[Review] How should we look at ISIS?

How should we look at ISIS?


On April 21st, at the Hall of the National Assembly, SNUAC hosted a joint forum, “How Should We Look at ISIS?” with Representative Choi Jae-cheon of the New Politics Alliance for Democracy (NPAD), and the Istanbul Cultural Center. During the forum, Abdulhamit Bilici, the Director of Cihan News Agency in Turkey, gave a lecture on “Turkey’s policy against Syria and the ISIS issue”, which was followed by a discussion with Jung, Pilmo, Journalist, Lee, Geun Professor of SNU, Park, Hyundo, Research Professor of Myungji University and Kwon, Hee Seok, deputy director-general, African and Midddle Eastern affairs bureau in MOFA.


Director Bilici gave an in-depth analysis on the following subjects: △ facing problems of Turkey and Syria △ How did ISIS form? △ The relationship between Turkey and ISIS △ Negative factors in Syria’s politics △ Why did ISIS gain strength? △ What are the solutions? The lecture promoted a better understanding on the complex and diverse Islamic world, and suggested various solutions for overcoming future ISIS problems.


In terms of the background of ISIS, Director Bilici explained that the original faction of ISIS was Jordan-born Abu Musab al-Zarqawi’s leadership, which emerged in Iraq. With the United States’ attack on Afghanistan after the 9/11 terrorist attacks, Al-Zarqawi moved to the northern part of Iraq, and cooperated with Ansar al-Islam, a Kurdish organization in the same region. Moreover, after the U.S. attacked Iraq, they created an organization called ‘Jama’at al-Tawhid wal-Jihad’ and attacked the U.S., which made them become infamous as strong rebels. Director Bilici explained that as Al-Zarqawi was killed by the United States’ strategy in June 2006, they merged with some of the Sunni organizations and changed into the Mujahideen Shura Council, and renamed it ISIS(Islamic State of Iraq and Syria)


Regarding the factors that strengthened ISIS, he insisted that the collision between the internal and external forces pushed the Syrian crisis into a gridlock. Also, he demonstrated that this situation may have been driven by the idea that Al Qaeda will take up the spot if the Assad regime collapses.

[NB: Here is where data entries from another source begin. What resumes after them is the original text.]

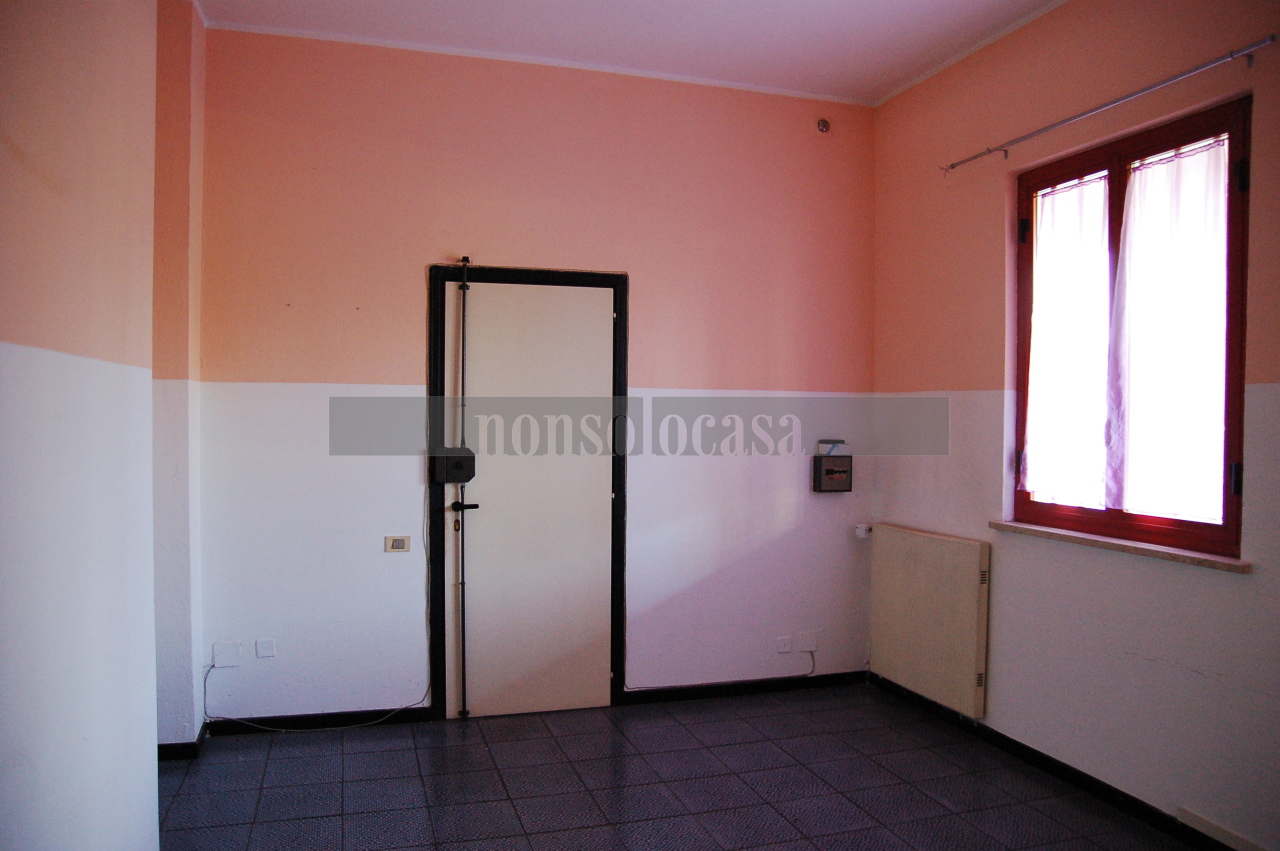 Ufficio / Studio in affitto a Perugia, 3 locali, prezzo € 350 | CambioCasa.it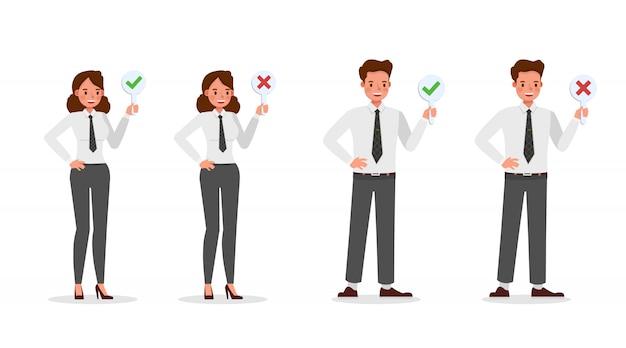 Ludzie biznesu pracujący w charakterze biurowym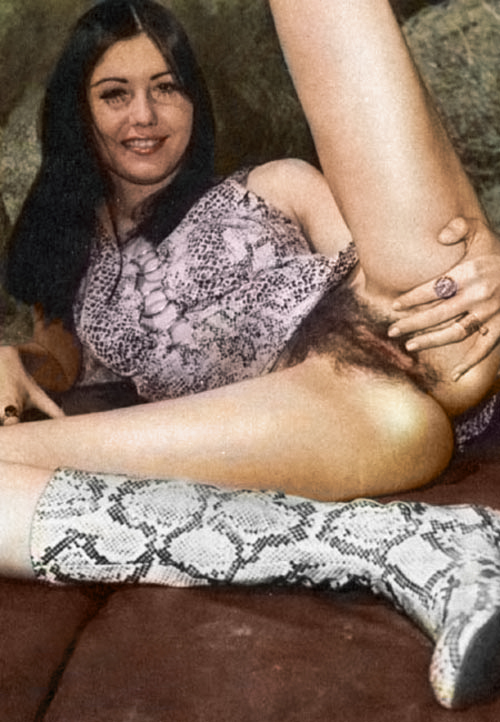01 Amatuer Girlfriend With Boots.jpg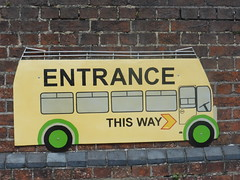 Entrance This Way (andreboeni) Tags: iow wight isleofwight bus coach museum sign thisway entrance classic autocar car cars buses coaches omnibus omnibusse classique voiture rétro retro auto oldtimer klassik classica classico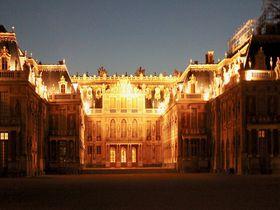 泊まって楽しむ夏のヴェルサイユ宮殿と街の魅力を満喫!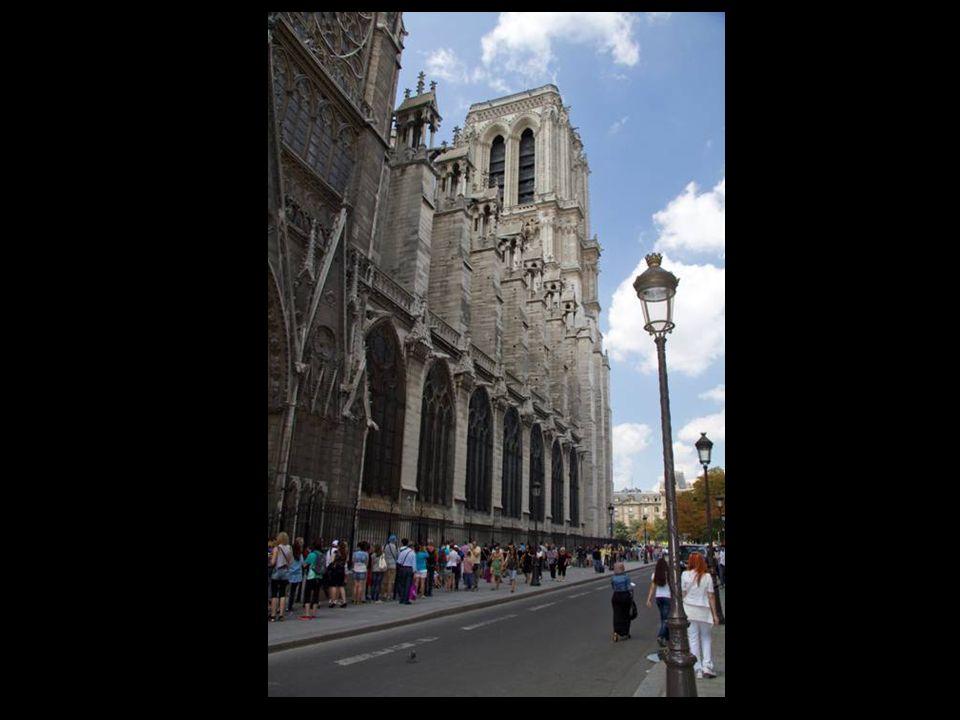 Les quatre grandes statues du piédroit de gauche du portail de la Vierge refaites au XIXe siècle représentent un roi non identifié et saint Denis déca
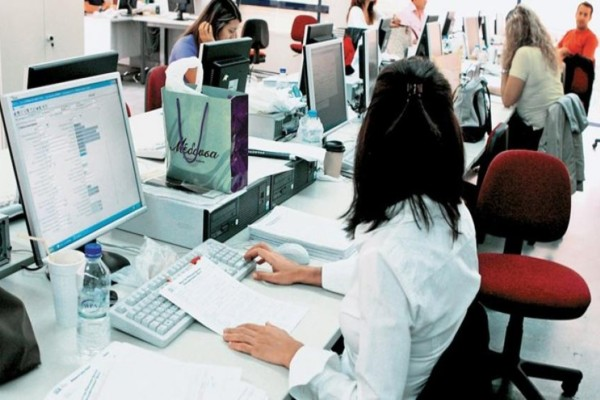 Άρση μέτρων: Αυτοί οι δημόσιοι υπάλληλοι επιστρέφουν από Δευτέρα (11/5) στις δουλειές τους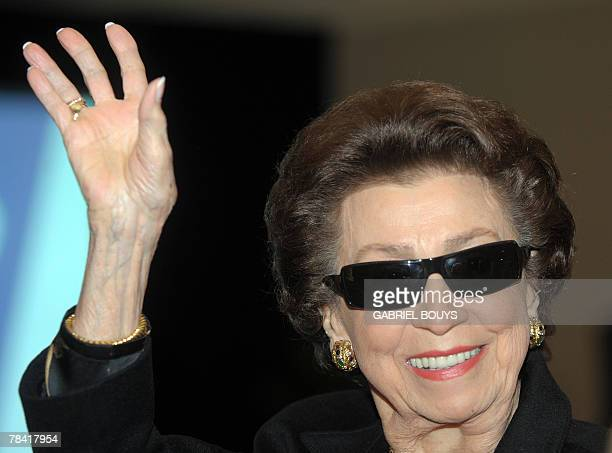 Frank Sinatra's first wife Nancy Barbato waves to the crowd after the unveiling ceremony of the new United States Postal Service stamp in tribute to...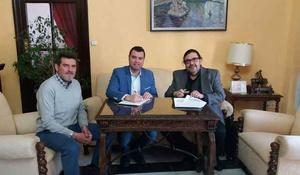 El Ayuntamiento de Priego firma el contrato para revisar el  ...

In addition, the lecturer mentioned that to overcome the ISIS problem, the following solutions are needed: △proactive criticism by respected Islamic scholars and educators △research on social classes that are used by ISIS △a peace treaty to solve major controversial issues of political groups participating in the Syrian civil war.


The panels gave out various opinions.


Firstly, deputy director-general Kwon mentioned that ISIS is currently conducting joint strategies with the Sunni, s

haring a common goal (restoring the Sunni’s influence in Iraq). However, he stated, it is expected that the secular nationalist Sunnis and the extremist ISIS will eventually split up.

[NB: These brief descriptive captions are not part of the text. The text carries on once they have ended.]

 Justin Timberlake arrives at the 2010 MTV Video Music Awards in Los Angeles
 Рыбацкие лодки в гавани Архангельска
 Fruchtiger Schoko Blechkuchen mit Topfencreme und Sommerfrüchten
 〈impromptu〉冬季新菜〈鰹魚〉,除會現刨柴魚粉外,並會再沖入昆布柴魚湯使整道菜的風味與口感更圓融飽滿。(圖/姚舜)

Geun Lee, Professor of Seoul National University Graduate School of International Studies, mentioned that after the 9/11 terrorist attacks in 2001, the United States’ Middle East policy neither has brought about democracy nor a market economy, but rather created confusion, civil war, genocide, poverty, and religious conflicts.

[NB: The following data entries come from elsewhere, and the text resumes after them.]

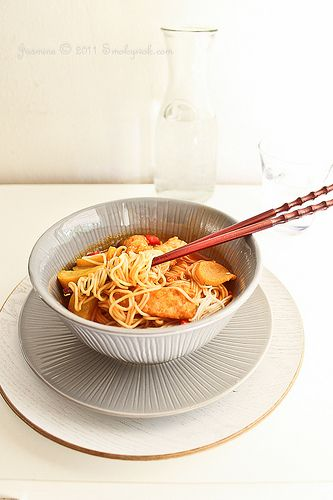 http://foods-to-avoid-during-pregnancy.info/spicy-food-during-pregnancy.html Hot food while being pregnant. Korean Spicy Somen Noodles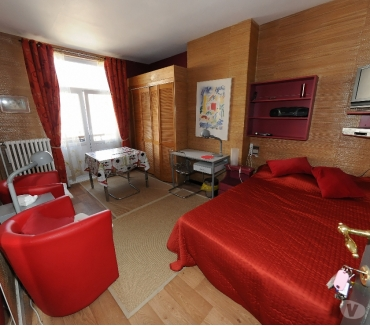 Photos Vivastreet BEAU STUDIO MEUBLE SCHUMAN 650€ CHGS INC 1er SEPTEMBRE 21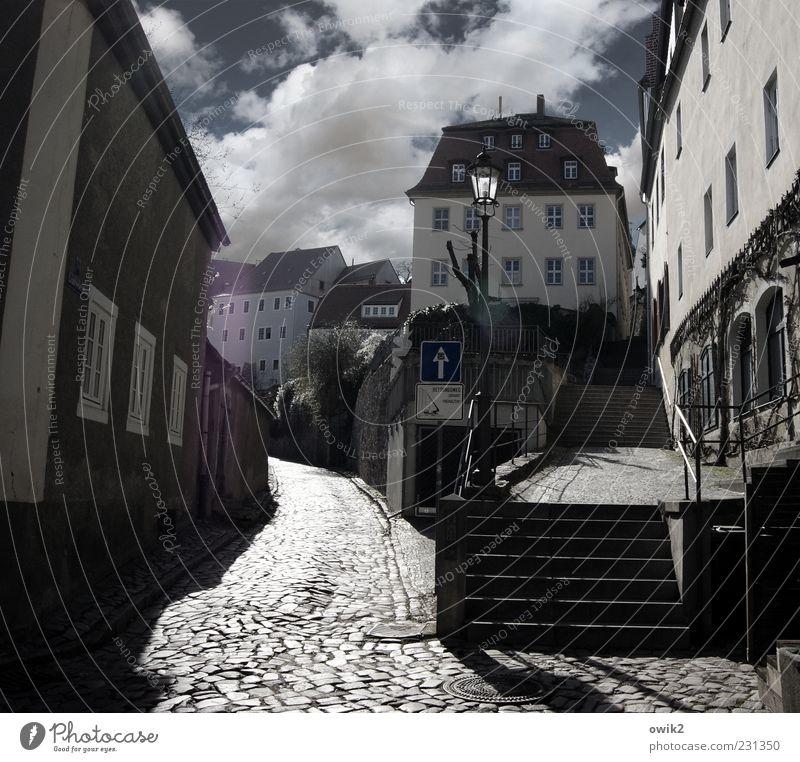 Google Altstadt alt Stadt Wolken Haus Straße Fenster Wand Architektur Wege & Pfade Stein Gebäude Mauer Fassade hoch Treppe leuchten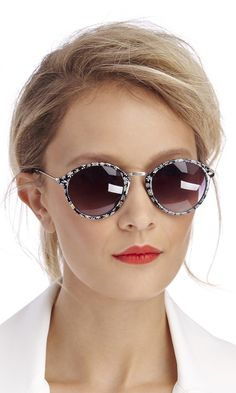 Summer Style : Rounded wayfarer sunglasses with tiny daisies printed along the frames Ray Ban Sunglasses Sale, Wayfarer Sunglasses, Sunglasses Online, Sunglasses Outlet, Sunglasses 2016, Round Sunglasses, Fashion For Petite Women, Womens Fashion Casual Summer, Womens Fashion For Work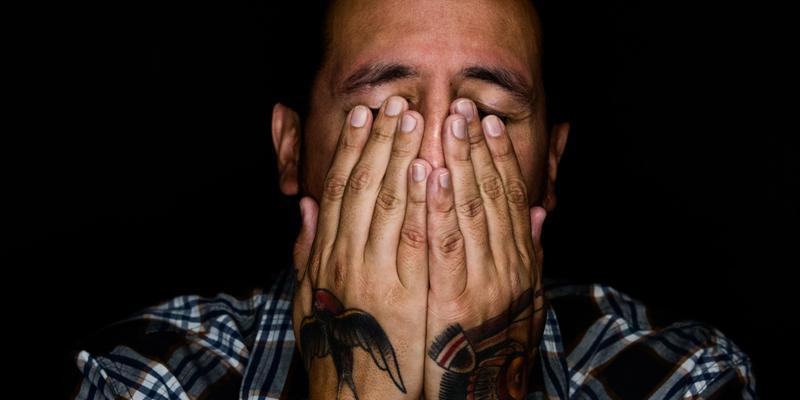 Mann Tattoos müde Schlafentzug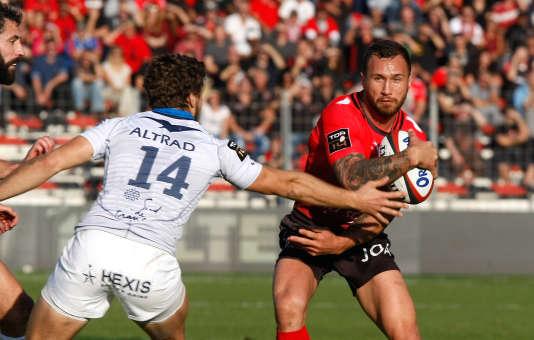 Quade Cooper évite Pierre Berard, le 7 novembre à Toulon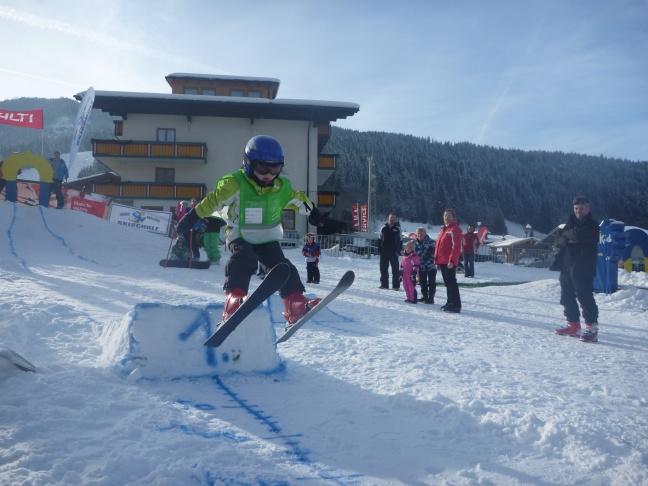 kinderen hebben veel plezier bij Skischool Fischi in Flachau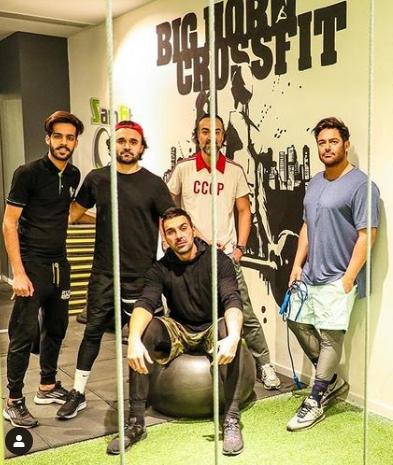 تیپ محمدرضا گلزار با دوستانش در باشگاه ورزشی+عکس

Professor Park stated that if it is impossible to create a government that can embrace various sects and classes into one, it may be possible to have an autonomous, loose federal system formed by groups sharing the same identity.


Journalist Jung pointed out that extremist religious and political groups, such as ISIS, have led to the West VS Arab dichotomy. In addition, he mentioned about how to cease ISIS spreading its propaganda on the media.


The panels lastly discussed on how the power vacuum can be filled up after the removal of ISIS. In general, the panels agreed that the Arabs should be allowed to decide for their own fate, and that conflicts of interest should be solved by international organizations.


This forum offered a ground to perceive that the ISIS issue should not be simply viewed as a conflict between the Middle East and Western developed countries, but should be globally recognized as a serious problem, and that it is necessary to seek for a peaceful solution.